In rare move, University of Memphis middle school could share building with East High

Update, June 25, 2019: The school board approved this request for University Middle to use space in East High School for its first year.

In a last-ditch effort to find a building for its new middle school before August, the University of Memphis wants to share a building with Shelby County Schools.

If approved by the school board, co-locating University Middle for its first year inside of East High School would be a rare collaboration between the district and a school it doesn’t directly operate.

University officials said the location change would not disqualify some currently enrolled University Middle students from attending this fall, which was a concern because the school’s contract requires one third of its students to reside within two miles of the school. That condition was added to promote a more diverse student body than the university’s longtime elementary school, which has the smallest share of students from poor families and largest share of white students in the district.


Related: After pressure from school board members, University of Memphis middle school drops its academic requirement


The university has been scrambling to find another building for its middle school since March, in part because leaders of the Catholic church from which the university planned to lease said any programs or instruction could not conflict with the church’s religious beliefs.

As a school funded by public dollars barred from endorsing religious teaching, such restrictions were “not even remotely on the table for us to discuss,” Sally Parish, the university’s associate vice president for educational initiatives, told the Memphis Business Journal.

During the school board’s committee meeting Tuesday, Parish said “moving away from our original location has thrown us for quite a loop.”

David Rudd, University of Memphis president (Brad Vest/The Commercial Appeal)

“We would be incredibly grateful for an opportunity to put our middle school [at East High School] for one year while we build out and identify a space on or adjacent to campus for the following year,” she told board members.

In an email to parents Wednesday, Parish said the university had originally planned to share a final decision with parents if the school board approved the location change.

“I can assure you that we will still have a very successful school launch this fall, and that your child’s enrollment is not in jeopardy in any way,” the email read.

School board members did not react to the university’s proposal during the committee meeting, but some said afterward that they would be in favor.

“They’ve exhausted all their other options… I’m OK with it for one year,” said board member Althea Greene.

“My concern is [if] they separate these kids from the high school,” said board member Joyce Dorse-Coleman. “If it has to be done, let it be completely separate.”

Campus School serves first through fifth grades on the University of Memphis campus. Children of faculty and staff are given priority in admissions. (Laura Faith Kebede/Chalkbeat)
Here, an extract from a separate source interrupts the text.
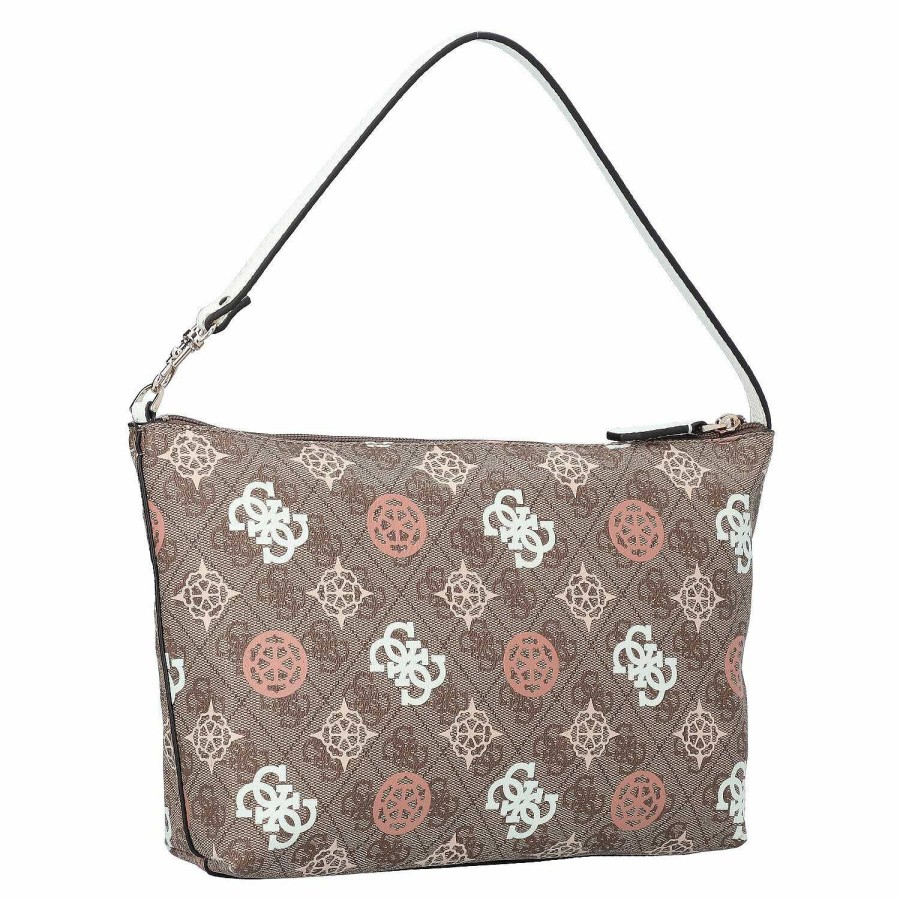 Bags Guess | Guess Vikky Shopper Bag 40 Cm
The University of Memphis middle school is a “contract” school, which is different from the publicly funded but privately managed charter schools in the district. Contract schools have more flexibility in enrollment, which allows the university to reserve a third of the seats for children of university faculty and staff. It is also a teaching lab school where aspiring teachers at the university will work alongside certified teachers.

Shelby County Schools rarely shares space with other school operators, which the district often sees as competitors. Last year, the district accepted an emergency offer from a state-run school to share space at Kirby Middle School as the district cleared the high school of rats. Charter schools more often share space with each other in district-owned buildings, but students in district-run schools are rarely enrolled in the same building. The state-run Achievement School District used to share space with district schools as the state gradually took over a school, but that practice ended in 2014.

University of Memphis’ president David Rudd reached out to Superintendent Joris Ray on Friday evening with the idea of co-locating at East High School, said John Barker, the district’s chief of staff. Other attempts to secure a space included St. Luke’s United Methodist Church a half mile away from the original location, St. Ann Catholic Church, and using portable classrooms on the university’s campus, he said.

The school board is expected to discuss the proposal at its work session Tuesday and vote the following week.